No se movía; su cara terrosa hundíase en las almohadas, y en la cara los ojos, con los cuales hablaba más que con la lengua. Creyérase que con ellos imploraba el perdón de su egoísmo. Y con ellos parecía decir también: "Os lo entrego todo, mi alma y mis riquezas, mi conciencia y mi carácter, para que hagáis de ello lo que queráis. Ya no soy nada, ya no valgo nada. Heme vuelto polvo, y como polvo os pido que sopléis en mí para lanzarme al viento y difundirme por los espacios".

Lleváronle el Señor ya muy avanzada la mañana, sin pompa, con asistencia tan sólo de las personas de mayor intimidad. Más hermosa que nunca pareció aquel día la mansión ducal, sirviendo de marco espléndido a la patética ceremonia, y al concurso grave que desfiló por el vestíbulo y galerías espaciosas, pobladas de representaciones de la humana belleza. La servidumbre, muy mermada desde el modus vivendi, asistió de rigurosa etiqueta. La capilla, que con tanta cera encendida era un ascua de oro, se llenó de monjitas blancas y azules, de señoras con mantilla negra. En la alcoba del enfermo púsose un altar, con el tríptico de Juan Eyck, que había presidido la capilla ardiente de Fidela.
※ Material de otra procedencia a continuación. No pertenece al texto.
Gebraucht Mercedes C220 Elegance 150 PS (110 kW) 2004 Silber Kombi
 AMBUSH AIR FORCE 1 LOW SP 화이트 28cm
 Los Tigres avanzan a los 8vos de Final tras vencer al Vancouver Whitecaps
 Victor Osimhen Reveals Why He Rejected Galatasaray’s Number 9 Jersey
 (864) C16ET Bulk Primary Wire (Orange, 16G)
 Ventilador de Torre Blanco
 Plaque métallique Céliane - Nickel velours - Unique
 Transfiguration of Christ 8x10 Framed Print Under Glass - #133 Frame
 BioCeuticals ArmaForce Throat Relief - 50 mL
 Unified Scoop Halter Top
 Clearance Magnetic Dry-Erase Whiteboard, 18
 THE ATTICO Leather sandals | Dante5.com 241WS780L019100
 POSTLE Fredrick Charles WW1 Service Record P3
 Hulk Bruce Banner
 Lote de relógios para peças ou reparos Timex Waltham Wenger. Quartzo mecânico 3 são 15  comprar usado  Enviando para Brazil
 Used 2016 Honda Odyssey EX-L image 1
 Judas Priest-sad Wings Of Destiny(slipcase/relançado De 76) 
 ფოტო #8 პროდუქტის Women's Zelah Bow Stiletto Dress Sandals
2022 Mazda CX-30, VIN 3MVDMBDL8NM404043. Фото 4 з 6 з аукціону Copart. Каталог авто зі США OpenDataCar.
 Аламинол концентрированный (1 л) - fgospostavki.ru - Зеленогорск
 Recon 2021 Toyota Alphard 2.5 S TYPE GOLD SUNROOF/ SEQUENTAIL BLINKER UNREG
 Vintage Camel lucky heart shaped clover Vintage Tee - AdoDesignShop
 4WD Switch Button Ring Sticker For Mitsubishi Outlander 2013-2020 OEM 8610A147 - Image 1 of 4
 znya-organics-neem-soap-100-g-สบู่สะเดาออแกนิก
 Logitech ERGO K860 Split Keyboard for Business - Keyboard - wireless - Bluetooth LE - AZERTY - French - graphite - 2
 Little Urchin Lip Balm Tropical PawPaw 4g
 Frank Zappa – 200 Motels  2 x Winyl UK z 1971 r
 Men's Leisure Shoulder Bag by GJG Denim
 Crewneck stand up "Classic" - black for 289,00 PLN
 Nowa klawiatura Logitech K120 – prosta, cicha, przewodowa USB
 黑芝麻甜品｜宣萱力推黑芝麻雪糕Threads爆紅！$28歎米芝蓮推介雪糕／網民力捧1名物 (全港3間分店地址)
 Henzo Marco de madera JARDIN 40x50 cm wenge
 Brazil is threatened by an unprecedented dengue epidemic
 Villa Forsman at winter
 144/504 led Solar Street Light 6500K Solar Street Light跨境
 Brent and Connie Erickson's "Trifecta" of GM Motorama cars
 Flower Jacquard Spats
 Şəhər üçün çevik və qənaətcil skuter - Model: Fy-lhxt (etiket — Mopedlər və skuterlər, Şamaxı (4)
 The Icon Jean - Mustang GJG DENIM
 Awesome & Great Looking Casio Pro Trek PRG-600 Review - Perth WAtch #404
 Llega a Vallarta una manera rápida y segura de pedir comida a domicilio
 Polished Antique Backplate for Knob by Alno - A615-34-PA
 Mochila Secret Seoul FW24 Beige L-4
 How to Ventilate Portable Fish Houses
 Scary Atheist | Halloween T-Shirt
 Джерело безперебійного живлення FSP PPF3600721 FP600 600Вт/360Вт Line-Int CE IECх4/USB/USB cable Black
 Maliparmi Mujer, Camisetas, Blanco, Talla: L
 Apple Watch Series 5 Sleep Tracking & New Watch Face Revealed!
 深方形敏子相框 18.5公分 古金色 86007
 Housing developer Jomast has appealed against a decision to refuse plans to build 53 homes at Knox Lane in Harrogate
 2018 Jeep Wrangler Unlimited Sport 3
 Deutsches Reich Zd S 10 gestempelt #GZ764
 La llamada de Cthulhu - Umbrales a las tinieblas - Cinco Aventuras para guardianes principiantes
La entrada del Viático produjo en todo cuanto contenía la cavidad de aquella morada de príncipes, en todo absolutamente, lo vivo y lo figurado, personas y cosas, arte y humanidad, una emoción profunda. Al penetrar la Majestad Divina en la alcoba, la emoción total fue más intensa, realzada por el silencio que dentro y fuera envolvía el solemne acto. La voz del sacerdote sonó con placidez amorosa en medio de aquella paz. Las llamas movibles de los hachones teñían de un amarillo de oro viejo la escena y sus figuras. Al recibir a Dios, D. Francisco Torquemada, Marqués de San Eloy, parecía otro. No era el mismo de antes, ni tampoco el mismo de la noche anterior, con la cara terrosa y los ojos apagados. Fuese por el reflejo de las luces o por alguna causa interna, ello es que la piel de su rostro recobró los colores de la vida, y su mirada la viveza de sus mejores tiempos. Expresaba un respeto hondo, una cortedad de genio que rayaba en pueril timidez, una compunción indefinible, que lo mismo podía significar todas las ternezas del alma que todos los terrores del instinto.

Terminado el acto, prodújose el ruido de la salida, las pisadas, los rezos, el tilín de la campana: la procesión descendió la escalera, y recorriendo de nuevo la gran galería, salió a la calle, volviendo todas las cosas del palacio a su ser natural. En la capilla se aglomeró mucha gente; unos entraron ávidos de oración, otros de admirar las preciosidades artísticas que adornaban el altar. Y el enfermo, en tanto, después de hablar poco y bueno con Gamborena, Cruz y Donoso, en lenguaje afectuoso, cándido, sencillo, congratulándose de todo corazón de lo que había hecho, y recibiendo con alegría los parabienes, sintió viva necesidad de descanso, como si el acto religioso determinara en su fatigado organismo una sedación intensísima. Cerrando los párpados, durmió tan sosegada y profundamente, que al pronto le creyeron muerto. Pero no: dormía como un bendito.